Africa ExPress
23 gennaio 2022
La rappresaglia della coalizione, guidata dall’Arabaia Saudita, che bombarda in continuazione le zone controllate dagli huthi in Yemen, è stata quasi immediata, dopo la rivendicazione dei ribelli dell’attacco missilistico con droni sul porto e aeroporto di Abu Dhabi.
Il consigliere presidenziale degli EAU, Anwar Gargas, ha giustificato la sanguinosa vendetta della coalizione araba con un’articolata serie di argomentazioni: “Gli Emirati hanno il diritto legale e morale di difendersi. Stiamo effettuando intensi raid aerei di precisione sulle città yemenite di Sadaa e Hodeidah, per distruggere le capacità militari dei ribelli”.
Come al solito, ne hanno fatto le spese deboli ed indifesi. Cadaveri e macerie a perdita d’occhio tra i civili, più di 85 morti e 280 feriti nei centri abitati, sono stati distrutti “tre importanti avamposti militari” degli huthi: un campo di calcio (carbonizzati tre bambini che giocavano nel campetto), una prigione (gestita dai ribelli dello yemeniti) e il palazzo di TeleYemen raso al suolo (la Telecom yemenita), colpendo così di nuovo la popolazione già ridotta allo stremo da 7 anni di guerra. Secondo UNICEF, dall’inizio dell’anno sono stati uccisi 17 minori.
Le immagini satellitari hanno rivelato anche scene raccapriccianti della struttura carceraria bombardata, e anche i filmati degli huthi hanno mostrato i soccorritori che scavano a mani nude per recuperare cadaveri maciullati e disposti poi in pile (più di 70 i corpi sepolti sotto le macerie). La coalizione araba ha negato qualsiasi responsabilità di questo raid aereo.
In una dichiarazione congiunta, ben otto agenzie umanitarie operanti in Yemen, hanno affermato che la prigione di Saada era utilizzata come centro di detenzione per migranti (la maggioranza delle vittime): “Siamo inorriditi dalla notizia che più di 70 persone, tra migranti, donne e bambini, sono stati massacrati nel palese disprezzo dei più elementari diritti umani”.

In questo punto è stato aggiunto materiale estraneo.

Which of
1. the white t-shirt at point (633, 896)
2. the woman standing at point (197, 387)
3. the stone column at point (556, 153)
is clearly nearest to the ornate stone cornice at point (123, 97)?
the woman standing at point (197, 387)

Da marzo 2015 sono quasi 380 mila le vittime della guerra in Yemen e il massacro continua, sotto gli occhi attenti (ma quasi indifferenti) del mondo intero, del tutto incapace di trovare soluzioni per la più grande crisi umanitaria del mondo. Attacchi militari diretti contro popolazioni e infrastrutture civili sono vietati dal diritto internazionale, ma questo, il principe degli Emirati Arabi Uniti, Mohamed bin Zayed Al Nahyan, ed il principe ereditario dell’Arabia Saudita, Mohammed Bin Salman, forse lo ignorano.